The four terms competition, battle, fight, and conflict are used interchangeably in casual conversation, but we require more precise definitions to use strategy in practical ways in our everyday lives. We must understand what is necessary and what is not.

  • Competition is the comparison of alternatives among positions of opponents.

  • Battle is a meeting of potential opponents where those positions are compared and a choice is made

  • Fighting is expending resources to advance or defend a position. We might call this overcoming a challenge.

  • Conflict is the attempt to damage our opposition so we can take their position.

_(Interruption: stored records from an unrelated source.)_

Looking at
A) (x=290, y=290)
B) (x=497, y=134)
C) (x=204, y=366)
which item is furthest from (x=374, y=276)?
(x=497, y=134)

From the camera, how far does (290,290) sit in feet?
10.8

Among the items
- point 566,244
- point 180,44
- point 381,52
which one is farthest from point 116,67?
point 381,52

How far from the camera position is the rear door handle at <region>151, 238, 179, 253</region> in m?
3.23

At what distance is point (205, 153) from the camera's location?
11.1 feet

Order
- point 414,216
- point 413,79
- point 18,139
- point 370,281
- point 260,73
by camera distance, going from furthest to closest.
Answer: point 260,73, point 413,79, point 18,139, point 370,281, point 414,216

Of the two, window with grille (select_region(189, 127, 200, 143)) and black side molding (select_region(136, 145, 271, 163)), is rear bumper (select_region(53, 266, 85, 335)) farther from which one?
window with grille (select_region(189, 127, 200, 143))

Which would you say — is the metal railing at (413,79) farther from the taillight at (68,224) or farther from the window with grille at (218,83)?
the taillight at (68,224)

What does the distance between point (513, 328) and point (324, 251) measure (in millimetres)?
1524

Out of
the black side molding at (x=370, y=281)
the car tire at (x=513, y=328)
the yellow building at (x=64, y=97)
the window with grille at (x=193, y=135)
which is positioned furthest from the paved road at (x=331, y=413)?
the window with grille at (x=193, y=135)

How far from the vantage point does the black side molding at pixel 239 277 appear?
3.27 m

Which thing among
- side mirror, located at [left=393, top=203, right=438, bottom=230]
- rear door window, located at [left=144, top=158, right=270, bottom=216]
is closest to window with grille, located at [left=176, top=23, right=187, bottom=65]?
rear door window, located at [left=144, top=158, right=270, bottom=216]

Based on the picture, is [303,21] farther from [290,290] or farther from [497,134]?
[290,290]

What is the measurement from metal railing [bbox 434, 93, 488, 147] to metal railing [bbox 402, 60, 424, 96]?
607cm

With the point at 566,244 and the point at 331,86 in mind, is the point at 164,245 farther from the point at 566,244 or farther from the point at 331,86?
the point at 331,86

Conflict is a meeting, i.e, a battle, that requires resources, i.e, a fight, but it has the specific goal of hurting the position of others so that we rise in any comparisons with them. It is often described as “taking the position of another.” The most costly way of advancing a position is conflict because it necessarily is opposed by another who has a very similar amount of resources for the fight.

Conflict defines wars of attrition. In such wars, the party that sustains the least damage is the technical winner. The problem is that, according to the economics of competition, both parties in a conflict are much more likely to be losers in the long term.  These Pyrrhic victories occur when winning the battle costs us our success over the longer term. These "victories" cost much more than any benefit that we can ever hope to win from them.

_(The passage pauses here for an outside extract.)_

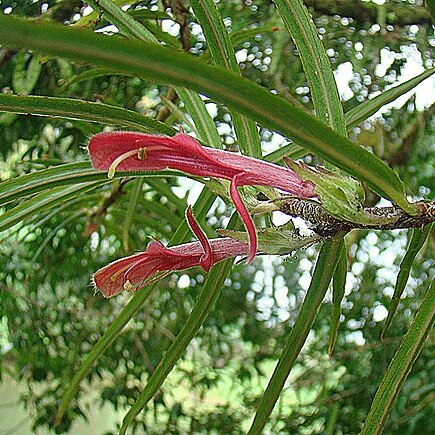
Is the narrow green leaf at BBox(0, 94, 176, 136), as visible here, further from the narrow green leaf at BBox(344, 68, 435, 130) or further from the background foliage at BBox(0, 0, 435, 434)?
the background foliage at BBox(0, 0, 435, 434)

We avoid conflict not out of altruism but for a pragmatic reason: success is much more likely without costly conflict. Strategy is the economics of advancing our position. In the economics of improving our positions in the minds of others, conflict is simply too costly. When competition is properly understood as a comparison, we seek to advance our position while avoiding all the costs of conflict. We do not have to damage our opponents in order to come out on top in a comparison with them.  The ideal position is one that others do not want to attack and ideally want to join. Correctly understood, competition embraces cooperation because allies support our position. Conflict, not competition, is the opposite of cooperation.

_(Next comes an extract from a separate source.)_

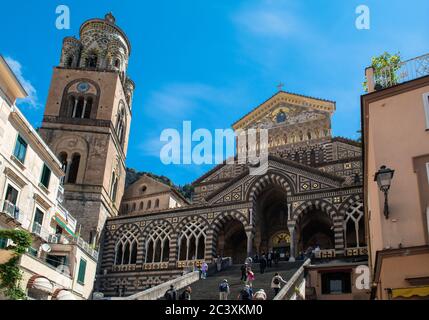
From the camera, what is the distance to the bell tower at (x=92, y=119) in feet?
128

Our strategy is to fight through opportunities to improve our positions so that we can win battles while avoiding conflict.

  1. All competition requires battles.

    Since all competition is a comparison, such meetings are eventually necessary. By this definition, every buying decision and sporting event is a battle, a situation where alternatives are compared.

  2. Both advancing and defending our positions require various types of fights.

    In other words, we must always use resources to overcome challenges.  Battles are just one type of fight. There are many types of fights such as overcoming barriers in moving to a new position. Facing challenges and the use of resources are equally unavoidable.

  3. All conflict is the result of a miscalculation.

    Conflict doesn't occur unless both parties think they can triumph. Opponents will always surrender or evade a battle rather than enter into a costly conflict that they know that they will certainly lose. The problem is that, because of our limited information, we naturally overestimate our own advantages and underestimate those of our opponents.

  4. Conflict is always unnecessary.

    There is an infinite number of opportunities that exist as unfilled positions that can improve our positions in the minds of others. Conflict results from the mistake of zero-sum thinking, that we can only advance our position by taking someone else's position away. But real life is never a zero-sum game. The environment is continually creating new opportunities.

  5. Conflict always creates costs.

    The specific problem with our trying to damage opponents is that opponents must defend themselves. When two opponents fight each other, both are diminished by the effort, losing resources that could be better utilized by finding other ways to advance their positions. Both positions are damaged, creating opportunities for others competitors outside of the conflict. Since defending a position is always less expensive than attacking it, this is the most costly way of trying to advance a position.

Conclusion

We cannot avoid life’s battles. We are always being compared to others as long as we are involved in the choices of others. Competition is a comparison. We cannot avoid fighting. We must all use resources to improve our lives. However, we must always seek to avoid conflict, that is, creating enemies by trying to damage their positions.